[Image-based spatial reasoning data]
"""

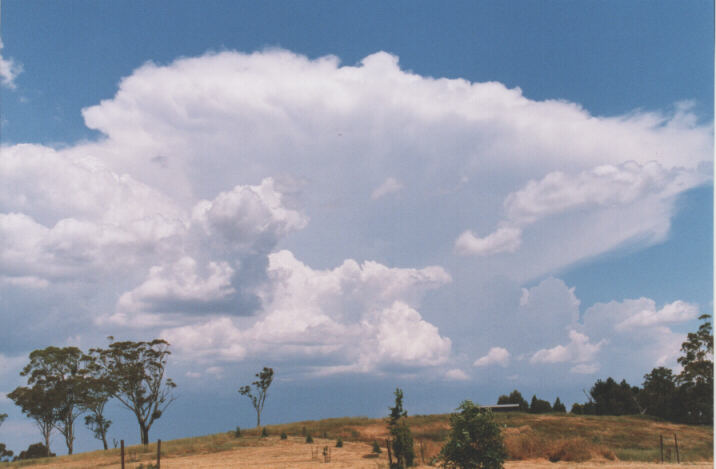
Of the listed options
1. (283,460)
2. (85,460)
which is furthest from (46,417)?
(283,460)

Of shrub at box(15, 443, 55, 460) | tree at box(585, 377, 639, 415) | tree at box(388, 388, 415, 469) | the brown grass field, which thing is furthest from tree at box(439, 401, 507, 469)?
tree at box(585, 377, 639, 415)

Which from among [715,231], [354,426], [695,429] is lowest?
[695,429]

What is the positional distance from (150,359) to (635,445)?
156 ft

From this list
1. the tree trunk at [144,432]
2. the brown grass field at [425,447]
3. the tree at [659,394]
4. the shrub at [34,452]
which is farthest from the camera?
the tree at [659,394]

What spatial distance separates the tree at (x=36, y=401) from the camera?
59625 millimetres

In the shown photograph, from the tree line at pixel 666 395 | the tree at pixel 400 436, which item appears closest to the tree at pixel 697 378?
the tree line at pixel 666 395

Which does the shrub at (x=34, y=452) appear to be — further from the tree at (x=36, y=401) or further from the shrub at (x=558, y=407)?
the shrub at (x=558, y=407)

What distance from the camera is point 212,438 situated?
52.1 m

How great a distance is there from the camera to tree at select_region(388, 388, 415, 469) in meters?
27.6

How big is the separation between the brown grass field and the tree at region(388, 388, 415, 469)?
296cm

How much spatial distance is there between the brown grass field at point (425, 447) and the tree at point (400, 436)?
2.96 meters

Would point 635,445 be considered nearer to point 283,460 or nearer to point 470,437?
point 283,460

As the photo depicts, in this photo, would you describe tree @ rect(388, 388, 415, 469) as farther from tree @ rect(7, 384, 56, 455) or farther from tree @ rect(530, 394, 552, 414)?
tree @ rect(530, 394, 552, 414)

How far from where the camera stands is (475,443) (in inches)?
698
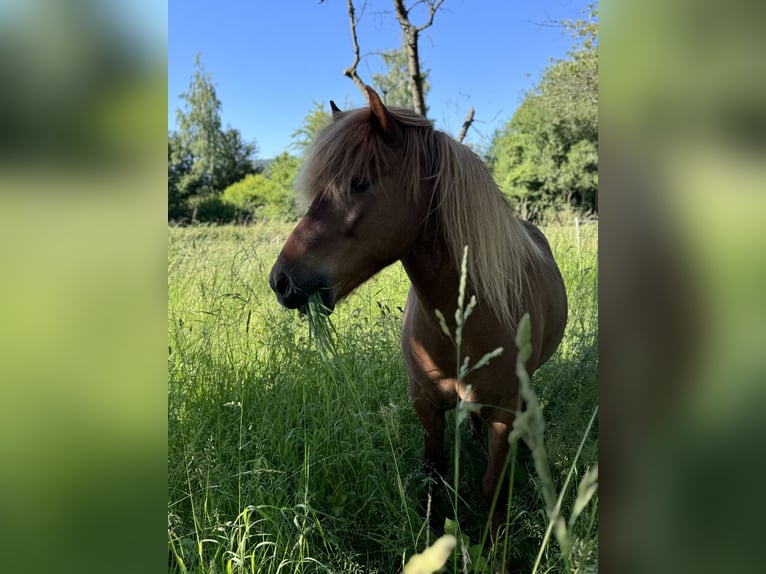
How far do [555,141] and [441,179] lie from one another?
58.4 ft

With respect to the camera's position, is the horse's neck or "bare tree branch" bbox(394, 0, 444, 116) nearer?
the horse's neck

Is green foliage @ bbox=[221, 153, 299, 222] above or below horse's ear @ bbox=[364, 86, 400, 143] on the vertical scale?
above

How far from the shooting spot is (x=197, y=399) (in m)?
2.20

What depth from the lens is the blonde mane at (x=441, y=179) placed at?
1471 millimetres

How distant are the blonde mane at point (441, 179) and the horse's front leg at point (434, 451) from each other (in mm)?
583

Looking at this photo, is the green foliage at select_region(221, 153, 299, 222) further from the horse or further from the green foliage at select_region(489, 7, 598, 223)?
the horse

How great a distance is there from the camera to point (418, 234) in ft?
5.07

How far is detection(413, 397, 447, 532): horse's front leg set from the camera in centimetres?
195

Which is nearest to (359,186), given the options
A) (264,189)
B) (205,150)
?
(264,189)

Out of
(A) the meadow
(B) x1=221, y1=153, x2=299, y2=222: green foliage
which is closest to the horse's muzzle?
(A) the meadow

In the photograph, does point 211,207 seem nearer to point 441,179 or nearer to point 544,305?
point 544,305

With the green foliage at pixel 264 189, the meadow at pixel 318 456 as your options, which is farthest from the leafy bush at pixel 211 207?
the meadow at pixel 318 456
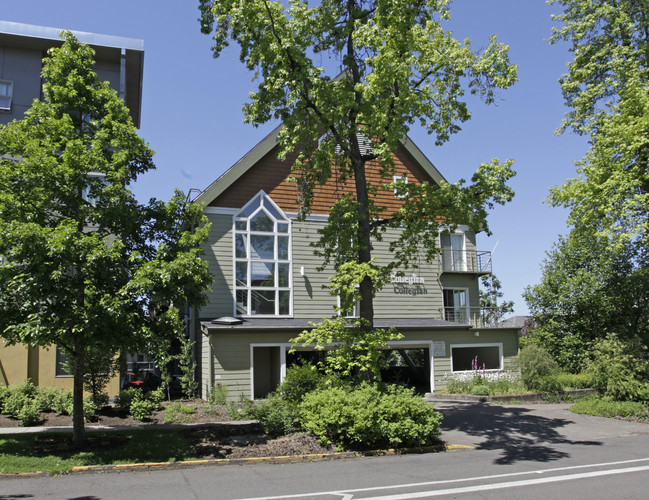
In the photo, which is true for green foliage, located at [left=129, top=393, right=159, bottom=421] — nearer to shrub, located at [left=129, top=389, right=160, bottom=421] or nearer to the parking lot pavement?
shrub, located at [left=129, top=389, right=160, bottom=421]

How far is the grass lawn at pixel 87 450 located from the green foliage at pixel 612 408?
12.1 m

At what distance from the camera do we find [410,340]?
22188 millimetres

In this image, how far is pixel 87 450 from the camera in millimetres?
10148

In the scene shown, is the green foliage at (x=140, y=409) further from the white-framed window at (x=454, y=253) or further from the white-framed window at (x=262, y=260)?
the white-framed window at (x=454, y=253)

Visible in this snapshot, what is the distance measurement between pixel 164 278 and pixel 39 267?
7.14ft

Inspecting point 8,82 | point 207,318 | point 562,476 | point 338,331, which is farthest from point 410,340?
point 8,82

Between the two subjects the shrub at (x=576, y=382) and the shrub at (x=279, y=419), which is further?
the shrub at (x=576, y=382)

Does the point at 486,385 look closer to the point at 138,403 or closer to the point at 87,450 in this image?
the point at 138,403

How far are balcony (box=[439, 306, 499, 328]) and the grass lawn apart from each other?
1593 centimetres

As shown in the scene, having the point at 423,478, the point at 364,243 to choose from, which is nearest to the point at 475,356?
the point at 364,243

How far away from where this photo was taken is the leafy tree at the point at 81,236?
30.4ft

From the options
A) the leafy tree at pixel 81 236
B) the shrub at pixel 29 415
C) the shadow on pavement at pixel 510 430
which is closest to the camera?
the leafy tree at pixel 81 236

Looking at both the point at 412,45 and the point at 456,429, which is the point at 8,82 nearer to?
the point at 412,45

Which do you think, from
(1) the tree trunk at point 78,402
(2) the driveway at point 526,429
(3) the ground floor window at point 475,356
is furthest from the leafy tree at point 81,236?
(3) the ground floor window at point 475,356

"""

* WHAT IS REQUIRED *
Please lay out the stretch of the listing from the line containing "With the green" through the line containing "22188 millimetres" as a numbered list, with blank lines skipped. Leave the pictures out of your answer.

* SOLUTION FOR THIS TASK *
1. With the green foliage at pixel 264 189, the meadow at pixel 318 456 as your options, which is farthest from the leafy bush at pixel 211 207?
2. the meadow at pixel 318 456
3. In the photo, which is true for green foliage, located at [left=129, top=393, right=159, bottom=421] — nearer to shrub, located at [left=129, top=389, right=160, bottom=421] or nearer to the parking lot pavement?
4. shrub, located at [left=129, top=389, right=160, bottom=421]
5. How far is the grass lawn at pixel 87 450 located from the green foliage at pixel 612 408?
6. 12.1 m
7. At what distance from the camera do we find [410,340]?
8. 22188 millimetres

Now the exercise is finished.